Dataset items
-*-*-
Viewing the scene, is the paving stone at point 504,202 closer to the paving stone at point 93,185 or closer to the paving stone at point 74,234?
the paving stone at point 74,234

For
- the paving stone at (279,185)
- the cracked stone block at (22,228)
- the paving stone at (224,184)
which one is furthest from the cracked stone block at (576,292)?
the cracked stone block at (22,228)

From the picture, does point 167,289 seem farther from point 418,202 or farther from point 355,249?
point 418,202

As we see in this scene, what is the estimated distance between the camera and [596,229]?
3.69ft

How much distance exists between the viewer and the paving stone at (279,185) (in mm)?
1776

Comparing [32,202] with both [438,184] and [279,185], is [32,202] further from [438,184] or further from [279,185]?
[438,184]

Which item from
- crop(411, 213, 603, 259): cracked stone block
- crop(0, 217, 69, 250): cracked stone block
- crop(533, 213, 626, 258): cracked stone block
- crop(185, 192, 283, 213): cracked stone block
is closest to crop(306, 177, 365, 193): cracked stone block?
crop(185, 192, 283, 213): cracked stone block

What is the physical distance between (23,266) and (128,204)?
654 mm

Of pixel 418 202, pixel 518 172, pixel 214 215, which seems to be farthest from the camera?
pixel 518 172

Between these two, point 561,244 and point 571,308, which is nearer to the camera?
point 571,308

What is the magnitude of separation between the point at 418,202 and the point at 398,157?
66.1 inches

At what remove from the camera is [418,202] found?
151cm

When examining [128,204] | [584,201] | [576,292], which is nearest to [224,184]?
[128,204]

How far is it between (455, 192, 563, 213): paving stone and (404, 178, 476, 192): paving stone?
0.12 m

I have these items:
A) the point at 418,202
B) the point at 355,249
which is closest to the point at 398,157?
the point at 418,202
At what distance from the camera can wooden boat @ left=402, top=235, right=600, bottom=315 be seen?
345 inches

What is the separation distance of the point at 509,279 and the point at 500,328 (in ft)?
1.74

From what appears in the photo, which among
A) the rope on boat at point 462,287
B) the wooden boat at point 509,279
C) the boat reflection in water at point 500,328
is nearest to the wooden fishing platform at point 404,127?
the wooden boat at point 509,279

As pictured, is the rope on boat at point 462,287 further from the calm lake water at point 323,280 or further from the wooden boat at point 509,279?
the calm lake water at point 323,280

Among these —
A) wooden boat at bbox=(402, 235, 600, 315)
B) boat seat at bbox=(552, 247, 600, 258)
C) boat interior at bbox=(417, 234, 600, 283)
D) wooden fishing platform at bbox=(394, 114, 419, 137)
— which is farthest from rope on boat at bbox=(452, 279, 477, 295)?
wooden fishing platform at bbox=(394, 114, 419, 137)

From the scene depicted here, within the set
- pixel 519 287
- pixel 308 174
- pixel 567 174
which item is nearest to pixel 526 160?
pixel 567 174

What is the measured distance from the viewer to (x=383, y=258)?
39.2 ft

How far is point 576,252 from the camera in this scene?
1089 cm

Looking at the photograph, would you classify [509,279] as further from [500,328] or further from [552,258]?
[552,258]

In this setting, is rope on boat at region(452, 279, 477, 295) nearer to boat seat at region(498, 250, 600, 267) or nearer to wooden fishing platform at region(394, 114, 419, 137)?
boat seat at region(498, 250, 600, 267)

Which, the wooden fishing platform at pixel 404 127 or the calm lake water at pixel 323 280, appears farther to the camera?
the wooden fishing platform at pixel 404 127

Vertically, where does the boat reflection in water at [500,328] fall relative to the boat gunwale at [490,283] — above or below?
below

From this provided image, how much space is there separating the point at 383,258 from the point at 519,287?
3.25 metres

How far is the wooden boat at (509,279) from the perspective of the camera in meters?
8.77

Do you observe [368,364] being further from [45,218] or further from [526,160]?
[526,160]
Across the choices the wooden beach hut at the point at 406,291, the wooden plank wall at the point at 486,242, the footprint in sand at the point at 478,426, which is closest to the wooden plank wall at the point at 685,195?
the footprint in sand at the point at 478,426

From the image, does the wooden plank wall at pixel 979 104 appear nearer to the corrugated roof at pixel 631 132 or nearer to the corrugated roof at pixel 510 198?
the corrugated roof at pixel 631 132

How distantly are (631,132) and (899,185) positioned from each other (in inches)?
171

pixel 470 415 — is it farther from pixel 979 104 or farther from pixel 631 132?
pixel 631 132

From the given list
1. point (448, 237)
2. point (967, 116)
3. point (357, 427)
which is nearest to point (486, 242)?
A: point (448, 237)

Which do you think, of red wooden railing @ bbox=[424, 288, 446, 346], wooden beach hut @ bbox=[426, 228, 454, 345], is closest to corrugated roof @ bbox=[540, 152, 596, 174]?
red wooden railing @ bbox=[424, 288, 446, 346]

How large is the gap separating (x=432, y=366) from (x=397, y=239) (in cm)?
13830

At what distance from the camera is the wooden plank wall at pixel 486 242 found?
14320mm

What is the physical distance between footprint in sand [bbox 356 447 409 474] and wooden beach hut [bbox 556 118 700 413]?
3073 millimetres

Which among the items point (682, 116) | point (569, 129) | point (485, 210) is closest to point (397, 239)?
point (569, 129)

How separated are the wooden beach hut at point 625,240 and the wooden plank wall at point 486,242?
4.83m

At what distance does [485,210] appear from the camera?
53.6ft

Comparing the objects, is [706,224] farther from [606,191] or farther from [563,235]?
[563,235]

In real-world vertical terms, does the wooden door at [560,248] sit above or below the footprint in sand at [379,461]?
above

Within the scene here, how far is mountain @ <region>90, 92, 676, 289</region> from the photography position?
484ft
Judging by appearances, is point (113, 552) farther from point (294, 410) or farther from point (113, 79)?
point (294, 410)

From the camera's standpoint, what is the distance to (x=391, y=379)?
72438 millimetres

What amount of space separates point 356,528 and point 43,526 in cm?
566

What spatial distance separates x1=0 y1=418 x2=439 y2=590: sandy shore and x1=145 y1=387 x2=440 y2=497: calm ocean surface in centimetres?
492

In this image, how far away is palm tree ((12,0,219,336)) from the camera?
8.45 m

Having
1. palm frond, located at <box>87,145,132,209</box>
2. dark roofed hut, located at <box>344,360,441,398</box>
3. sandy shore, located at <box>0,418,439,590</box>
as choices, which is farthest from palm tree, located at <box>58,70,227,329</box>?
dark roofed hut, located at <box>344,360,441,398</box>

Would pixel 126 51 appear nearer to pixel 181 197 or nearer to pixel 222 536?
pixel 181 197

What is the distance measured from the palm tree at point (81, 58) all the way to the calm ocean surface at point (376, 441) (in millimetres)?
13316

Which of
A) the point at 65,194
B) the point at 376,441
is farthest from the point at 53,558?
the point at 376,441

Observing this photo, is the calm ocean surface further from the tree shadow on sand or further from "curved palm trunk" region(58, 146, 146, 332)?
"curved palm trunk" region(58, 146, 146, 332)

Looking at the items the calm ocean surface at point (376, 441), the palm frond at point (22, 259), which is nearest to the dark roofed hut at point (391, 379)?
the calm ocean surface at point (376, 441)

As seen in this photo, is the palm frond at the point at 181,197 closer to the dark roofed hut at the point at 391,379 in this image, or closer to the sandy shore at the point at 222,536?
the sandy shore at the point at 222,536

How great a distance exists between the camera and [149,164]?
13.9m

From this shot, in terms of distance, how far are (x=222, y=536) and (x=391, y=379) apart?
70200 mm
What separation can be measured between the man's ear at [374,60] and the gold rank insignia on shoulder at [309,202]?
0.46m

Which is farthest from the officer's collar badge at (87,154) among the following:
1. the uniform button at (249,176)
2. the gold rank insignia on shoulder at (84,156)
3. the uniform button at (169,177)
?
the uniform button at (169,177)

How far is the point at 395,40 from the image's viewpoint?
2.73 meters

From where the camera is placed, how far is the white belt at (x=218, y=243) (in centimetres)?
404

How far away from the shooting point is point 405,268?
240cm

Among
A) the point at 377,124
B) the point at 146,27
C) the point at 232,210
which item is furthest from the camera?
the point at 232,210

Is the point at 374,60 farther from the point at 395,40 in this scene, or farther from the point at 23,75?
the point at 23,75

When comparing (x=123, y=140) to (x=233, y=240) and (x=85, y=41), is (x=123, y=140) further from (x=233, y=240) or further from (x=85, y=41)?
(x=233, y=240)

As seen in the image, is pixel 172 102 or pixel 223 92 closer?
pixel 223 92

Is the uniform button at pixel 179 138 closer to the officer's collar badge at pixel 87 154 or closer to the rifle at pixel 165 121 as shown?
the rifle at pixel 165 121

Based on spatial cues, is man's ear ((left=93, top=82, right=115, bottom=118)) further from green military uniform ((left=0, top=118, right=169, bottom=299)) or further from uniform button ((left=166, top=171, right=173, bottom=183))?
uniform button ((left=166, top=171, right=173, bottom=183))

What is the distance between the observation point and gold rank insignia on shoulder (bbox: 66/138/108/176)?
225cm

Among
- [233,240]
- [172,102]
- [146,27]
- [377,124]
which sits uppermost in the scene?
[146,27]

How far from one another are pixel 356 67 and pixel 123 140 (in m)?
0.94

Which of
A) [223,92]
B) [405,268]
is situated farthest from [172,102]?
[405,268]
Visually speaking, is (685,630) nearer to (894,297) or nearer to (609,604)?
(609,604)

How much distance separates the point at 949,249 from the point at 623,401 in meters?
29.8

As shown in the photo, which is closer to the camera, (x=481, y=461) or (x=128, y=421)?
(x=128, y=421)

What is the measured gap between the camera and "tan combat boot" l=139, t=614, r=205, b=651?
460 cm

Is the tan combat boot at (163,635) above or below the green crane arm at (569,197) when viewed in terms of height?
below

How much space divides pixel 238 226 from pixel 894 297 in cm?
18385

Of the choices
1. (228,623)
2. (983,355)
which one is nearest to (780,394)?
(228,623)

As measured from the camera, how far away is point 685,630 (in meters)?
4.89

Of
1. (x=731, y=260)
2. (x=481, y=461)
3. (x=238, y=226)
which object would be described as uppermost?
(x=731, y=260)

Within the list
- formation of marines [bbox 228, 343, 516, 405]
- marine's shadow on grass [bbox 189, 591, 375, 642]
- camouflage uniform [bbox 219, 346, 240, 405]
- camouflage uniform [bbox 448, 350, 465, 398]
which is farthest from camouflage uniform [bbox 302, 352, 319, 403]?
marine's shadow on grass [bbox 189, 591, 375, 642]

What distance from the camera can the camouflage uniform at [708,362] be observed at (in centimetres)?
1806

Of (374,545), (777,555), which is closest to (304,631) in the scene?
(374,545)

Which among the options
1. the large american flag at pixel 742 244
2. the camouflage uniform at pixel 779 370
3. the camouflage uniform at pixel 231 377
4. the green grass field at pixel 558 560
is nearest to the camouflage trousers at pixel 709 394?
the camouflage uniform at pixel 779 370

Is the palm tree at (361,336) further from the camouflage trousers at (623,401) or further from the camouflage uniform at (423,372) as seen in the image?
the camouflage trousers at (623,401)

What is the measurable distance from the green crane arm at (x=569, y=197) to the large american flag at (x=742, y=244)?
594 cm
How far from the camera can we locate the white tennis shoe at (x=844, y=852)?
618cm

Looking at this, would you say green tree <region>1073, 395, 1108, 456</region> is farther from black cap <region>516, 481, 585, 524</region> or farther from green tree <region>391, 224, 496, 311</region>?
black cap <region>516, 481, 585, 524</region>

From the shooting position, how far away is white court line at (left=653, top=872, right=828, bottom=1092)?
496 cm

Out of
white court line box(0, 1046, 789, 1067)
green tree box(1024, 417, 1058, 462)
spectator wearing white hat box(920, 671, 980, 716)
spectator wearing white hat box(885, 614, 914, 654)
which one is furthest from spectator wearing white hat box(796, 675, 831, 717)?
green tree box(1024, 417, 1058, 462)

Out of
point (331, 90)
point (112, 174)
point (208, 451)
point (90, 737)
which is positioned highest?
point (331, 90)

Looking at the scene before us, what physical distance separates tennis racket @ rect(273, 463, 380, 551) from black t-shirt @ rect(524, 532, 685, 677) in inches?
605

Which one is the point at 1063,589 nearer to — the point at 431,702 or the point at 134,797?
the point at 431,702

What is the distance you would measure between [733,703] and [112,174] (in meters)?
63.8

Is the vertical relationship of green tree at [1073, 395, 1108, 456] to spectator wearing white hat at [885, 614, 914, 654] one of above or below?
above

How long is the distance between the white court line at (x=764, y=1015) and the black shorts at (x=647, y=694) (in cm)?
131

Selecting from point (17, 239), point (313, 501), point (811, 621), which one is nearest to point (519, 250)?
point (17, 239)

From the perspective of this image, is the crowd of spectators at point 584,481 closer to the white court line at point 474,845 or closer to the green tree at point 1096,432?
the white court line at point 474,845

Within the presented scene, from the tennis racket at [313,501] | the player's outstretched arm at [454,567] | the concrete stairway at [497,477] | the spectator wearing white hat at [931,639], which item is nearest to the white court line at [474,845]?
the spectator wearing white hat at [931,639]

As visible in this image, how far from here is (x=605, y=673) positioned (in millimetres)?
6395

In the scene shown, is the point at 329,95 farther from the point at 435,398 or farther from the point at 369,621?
-*-*-
▸ **Aim of the task**:
Rewrite the stretch of records from the line containing "Which among the items" through the line containing "72438 millimetres", keeping the requests intact. Reduce every number in the answers, both coordinates and distances, by 84.

▸ **The output**:
Which among the items point (682, 116) | point (569, 129) | point (485, 210) is closest to point (397, 239)?
point (485, 45)

How separated are the wooden beach hut at point 625,240 and the wooden plank wall at point 486,242?
-79.17m

At what distance does [485,210] appear from the camera?
-30.4ft

Comparing the objects, is [706,224] farther from [606,191] or farther from [563,235]?
[479,151]

In real-world vertical terms, does the wooden door at [560,248] sit above or below the footprint in sand at [379,461]?
above

Within the scene here, how far is mountain @ <region>90, 92, 676, 289</region> from the photography position?
400ft
Judging by appearances, is point (113, 552) farther from point (294, 410) or farther from point (113, 79)?
point (210, 326)

From the camera's standpoint, what is the distance to (x=391, y=379)?
72354 millimetres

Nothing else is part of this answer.